ようかんパン

ようかんパンは、液状のようかんを用いた菓子パンの一種。

北海道のポピュラーな菓子パン[1]としては、主に、横割りしたコッペパンの間にホイップクリーム(またはカスタードクリームバタークリームなど)を挟み、液状のようかんをエクレアのようにコーティングした製品である。コッペパンタイプのほか、ツイストタイプ・ロールパン・サイコロ型のパンなどがある。

概要[編集]

北海道での人気は根強い。一時期大手メーカーより全国発売されていたことがあるが、定着はしなかった。しかし近年になって様々なメディアによってようかんパンが取り上げられ、ご当地パンとして人気が急上昇している。新たに商品開発に参入する企業も現れるほどである[要出典]

北海道以外の地域にも、液状の羊羹でパンをコーティングした菓子パンを独自に製造しているパン屋がある。

静岡の「ようかんぱん」という名の菓子パンは、ドーナツ形に形成されたあんパンに羊羹がかかっており、中央部にバニラクリームを詰めている[2]。1960年に富士市で誕生し、静岡県東部のパン屋数件で作られていたが、製造を続けているのは富士製パンのみである[3]

富山県では、朝日町の清水製パンにおいて1955年(昭和30年)頃から[1]あんパンを翡翠色の羊羹でコーティングした「ヒスイパン」を販売しており[4][5]、1984年に現在の名称になる前は、ようかんパンという名前だった[6]富山市の富山製パンにも「ようかんパン」がある。

高知県宿毛市の菱田ベーカリーで昭和40年代から販売されている「羊羹ぱん」は、あんパンを羊羹でコーティングしたものである。

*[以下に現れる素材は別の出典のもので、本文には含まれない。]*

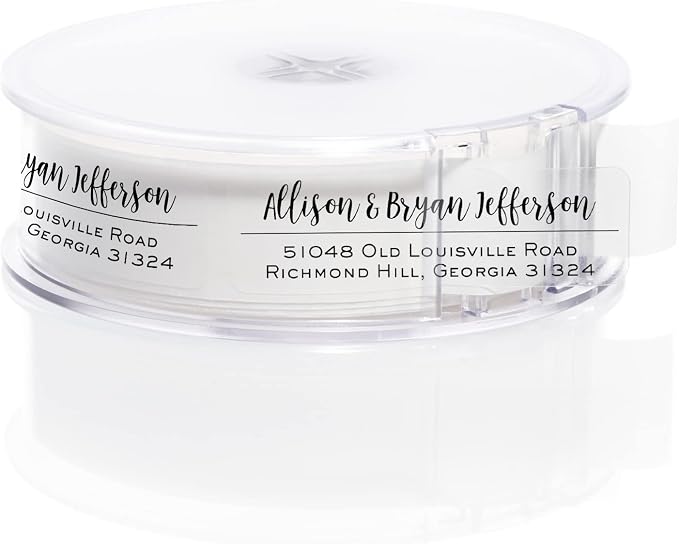 Clear Mixed Font Rolled Address Labels / 250 Personalized Return Address Labels/Designer Address Stickers in Elegant Plastic Dispenser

鹿児島県イケダパンから1957年に発売された「ラビットパン」は、白あんのあんパンを羊羹でコーティングしたもので、期間限定販売として復刻されている[1][7]

主な製造メーカーとパン[編集]

  • ロバパン - 「ようかんドーナツ」:背割りのコッペパンでバタークリームを使用。
  • 山崎製パン - 「サンスネーク」[8]:コッペパンタイプ。
  • 日糧パン - 「ロングスワニー」「ジャンボようかんロール」:コッペパンタイプ。・「ようかんツイスト」:ツイストパンタイプ。・「ようかんあんぱん」[8]:あんパンに羊羹をコーティングしたもの。
  • HOKUO - 「ようかんちゃん」:サイコロ型、中にクリームと餡が入っている[8]
  • セイコーマート - 「ようかん&クリーム」:丸型のパンで横割りしたパンにカスタードクリーム。・「ようかんパン(ホイップ&カスタード)」[8]:ホイップクリームとカスタードクリームが入っている・「ようかんツイスト」[8]:ツイストパンタイプ。

逸話など[編集]

  • その形態から、パッケージが開封された状態で提供されると、チョコレートがコーティングされたチョコレートパンと混同されやすい。騙された経験がある北海道民も多い[要出典]
  • たっぷりチョコ掛けのように見える風貌とは違い、中のホイップクリームのおかげもあり甘ったるさがなく、羊羹部分もチョコほど溶け易くないので(糖分により『ベトベト感』はややあるが)指につくこともない。和洋折衷どらやきなどで、餡どら焼きにホイップクリーム入りが登場しているが、北海道に昔からこのパンがあった分、その珍奇さは薄れたとも言える[要出典]

脚注[編集]

  1. ^ a b c 甲斐みのり『地元パン手帖』グラフィック社、2016年、65-67頁。 
  2. ^ ご当地の味~東日本編~”. 農林水産省. 2023年4月30日閲覧。 WARP(インターネット資料収集保存事業)
  3. ^ ようかんぱん”. 富士製パン株式会社. 2023年4月30日閲覧。
  4. ^ 富山湾を遊ぼう』(pdf)富山県観光振興室、2021年、14頁https://warp.ndl.go.jp/collections/content/info:ndljp/pid/12551748/www.pref.toyama.jp/documents/18109/2020_toyamawan1.pdf 
  5. ^ 安全・安心の無添加素材でつくる味わいのパン”. 2023年4月30日閲覧。 WARP(インターネット資料収集保存事業)
  6. ^ あざやかグリーン!清水製パンのヒスイパン”. 黒部藩 (2012年4月13日). 2023年4月30日閲覧。
  7. ^ ラビットパン”. イケダパン. 2023年4月30日閲覧。
  8. ^ a b c d e 古賀及子 (2013年7月27日). “北海道旅行で時間が余ったらようかんパンを探しに行こう”. デイリーポータルZ. 2023年4月30日閲覧。